My research focused on exploring ways in which designers can facilitate agency and ethical understanding in social media users. This study began with the investigation of how consent forms for online platforms are designed, the rules that govern them, and the amount of user information collected through these forms.
This design experiment is based on the paper Visualizing Text Based Data: Identifying the potential of visual knowledge production through design practice, by Dr Jacqueline Kasunic & Dr Kate Sweetapple.
‘As increase in the availability of digitized data coupled with the development of digital tools has enabled humanities scholar to visualize data in ways that were previously difficult. While digitization has led to an increase in the use of methods that chart, graph and map text-based data, opportunities for visual methods are non-aggregative remain underdeveloped’ (Kasunic & Sweetapple, 2015).

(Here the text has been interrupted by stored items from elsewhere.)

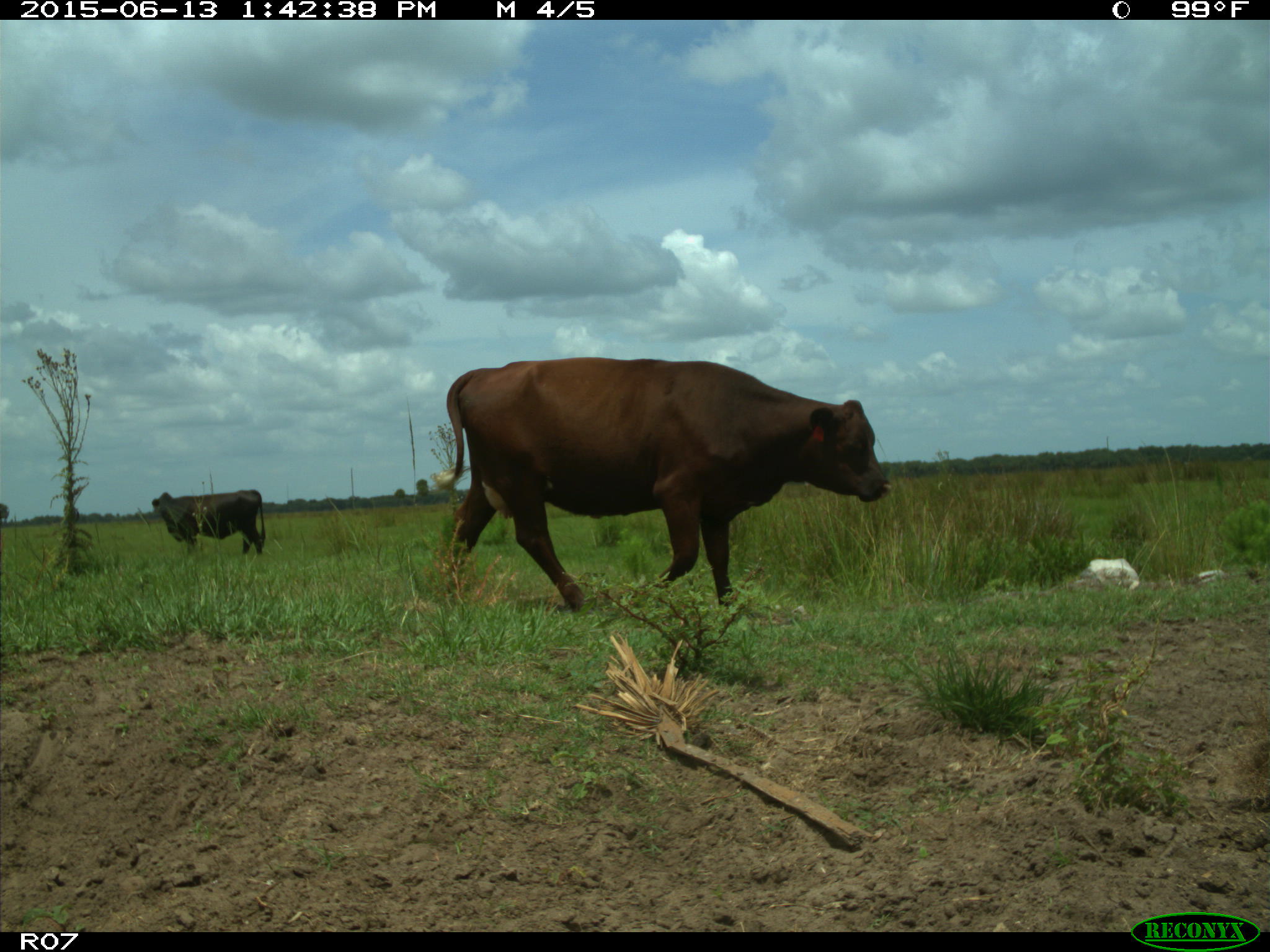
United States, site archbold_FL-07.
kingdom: Animalia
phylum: Chordata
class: Mammalia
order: Artiodactyla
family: Bovidae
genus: Bos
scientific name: Bos taurus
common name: domestic cow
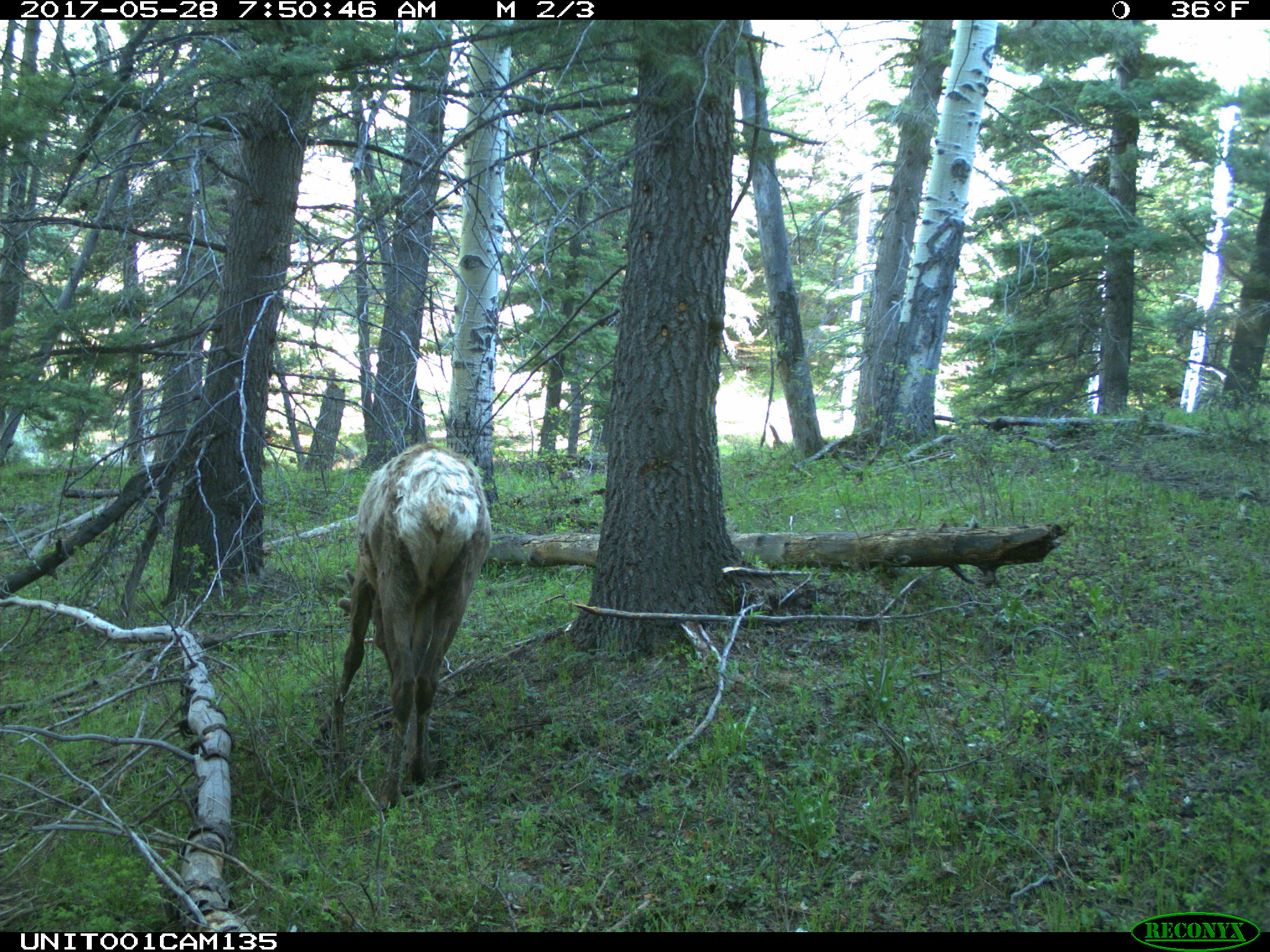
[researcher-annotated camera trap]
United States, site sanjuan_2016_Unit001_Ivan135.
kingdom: Animalia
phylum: Chordata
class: Mammalia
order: Artiodactyla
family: Cervidae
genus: Cervus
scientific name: Cervus elaphus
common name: red deer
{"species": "Cervus elaphus (red deer)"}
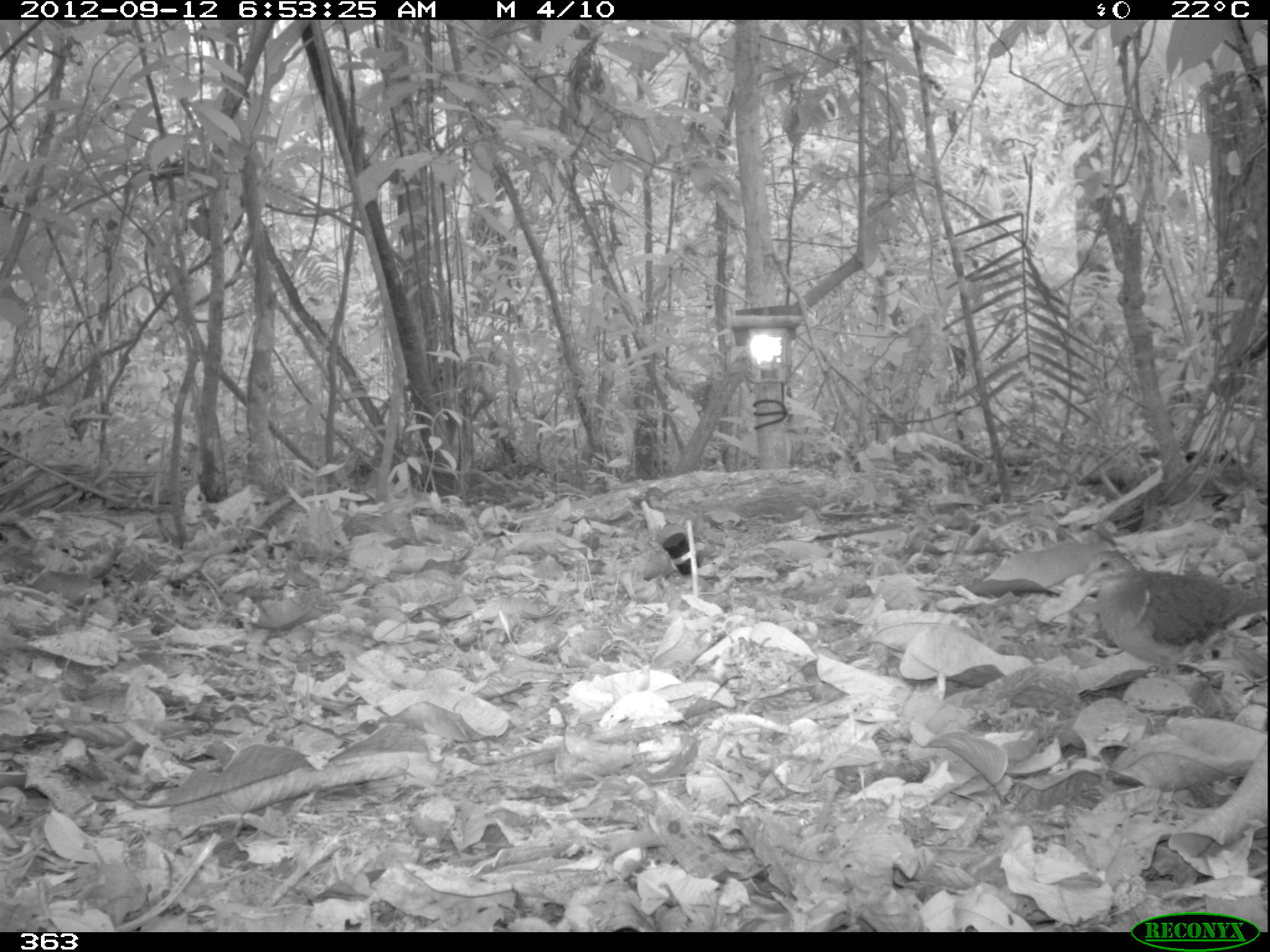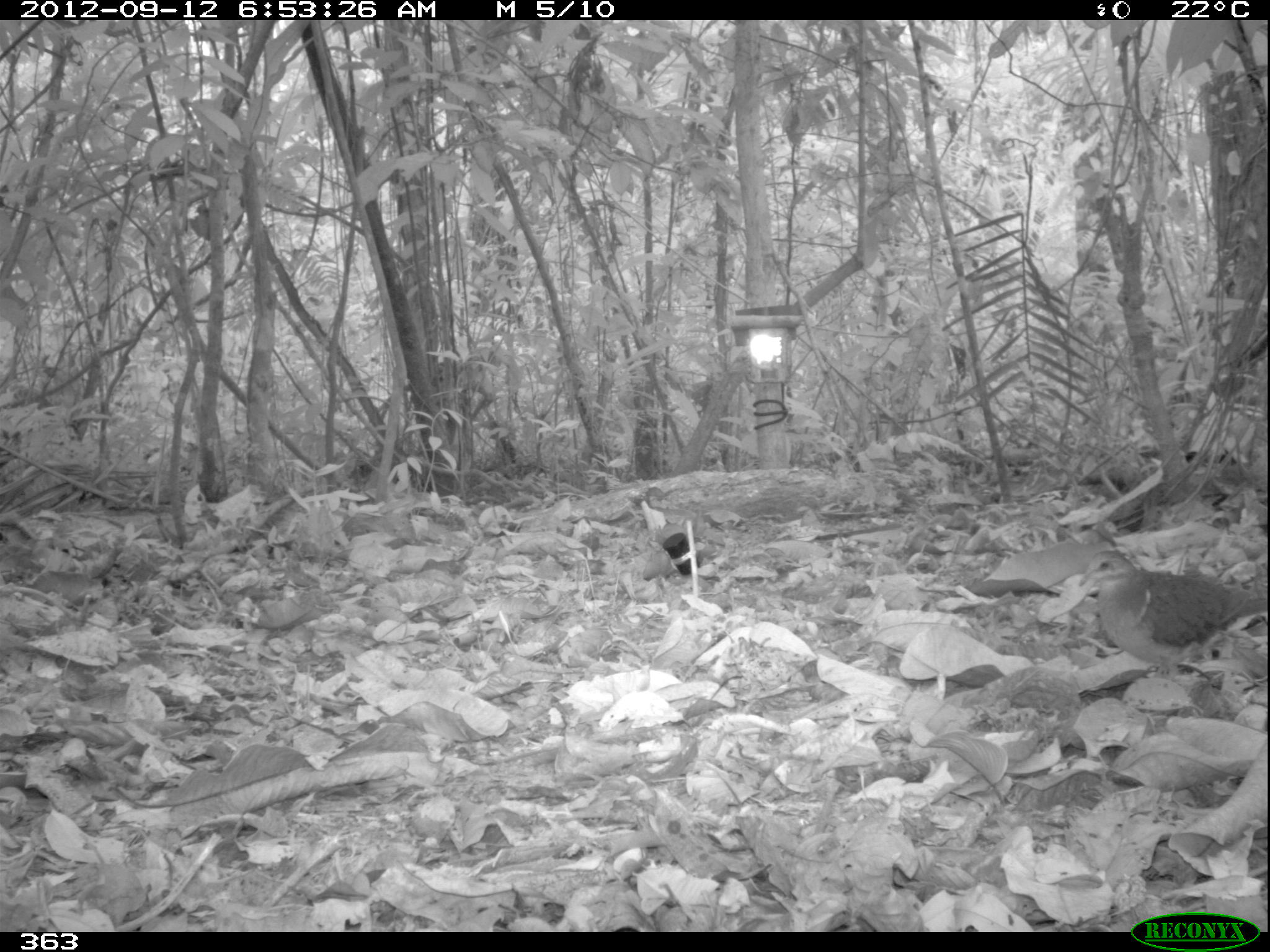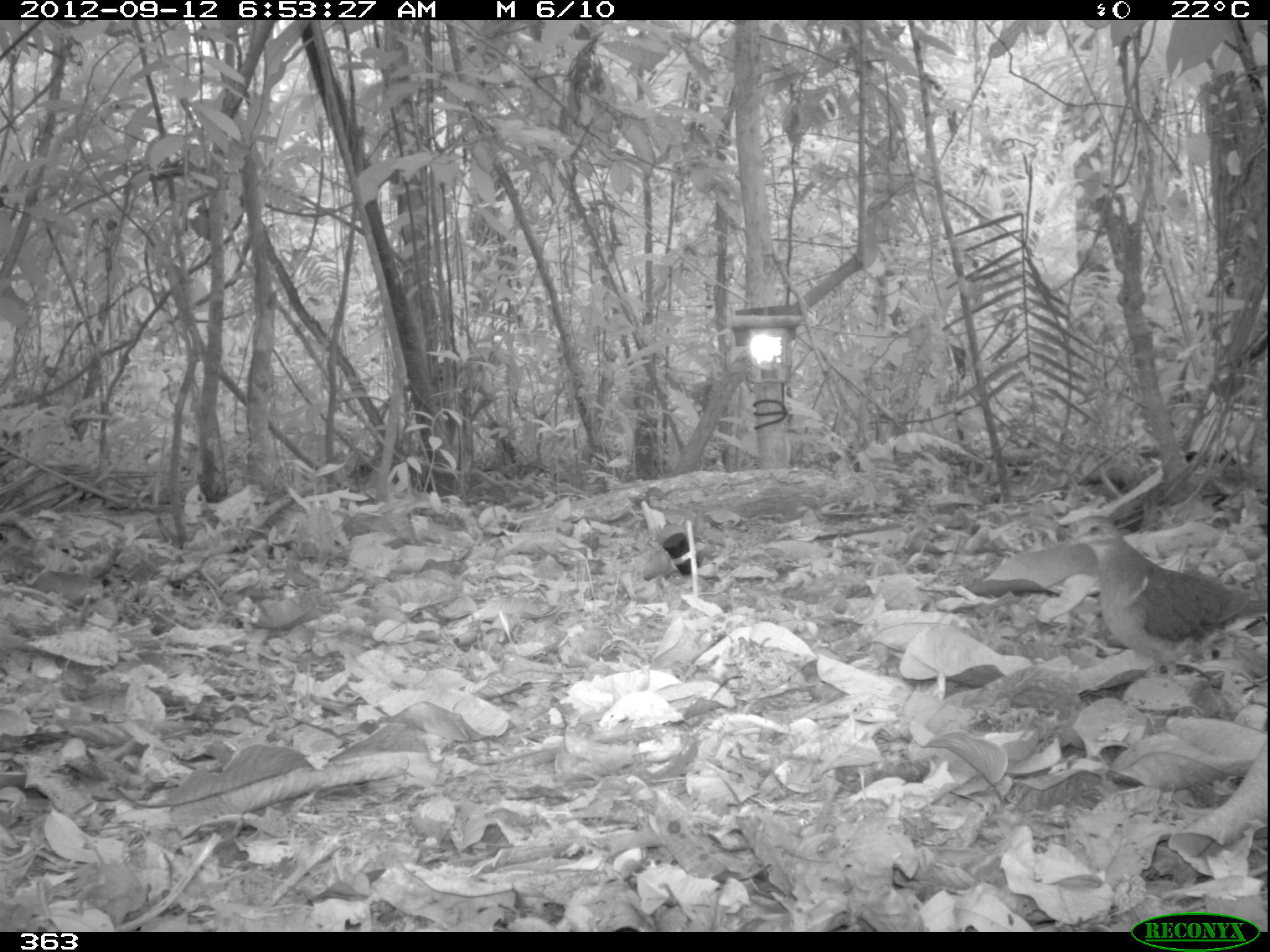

In their text the authors discuss through a series of visual experiments, how the production of knowledge is enacted textually, within the written language and graphically with the visual arrangement of text.
To break it apart I started with the first 14 sections of a circle (which are the different section headings throughout the document). Since the document was massive, I decided to map out just the links on the document and track where each link took me, hoping to discover if these forms have information on how they use “user data”.
The Help Center turned out to be this final page with a little “Contact Us” button at the end, which ultimately led me to sign-in to my account and complete a complaint form.
Below is a visualization of my understanding of these consent forms.
Privacy Policies are self referencing documents that keeps taking the users back to same part in the document.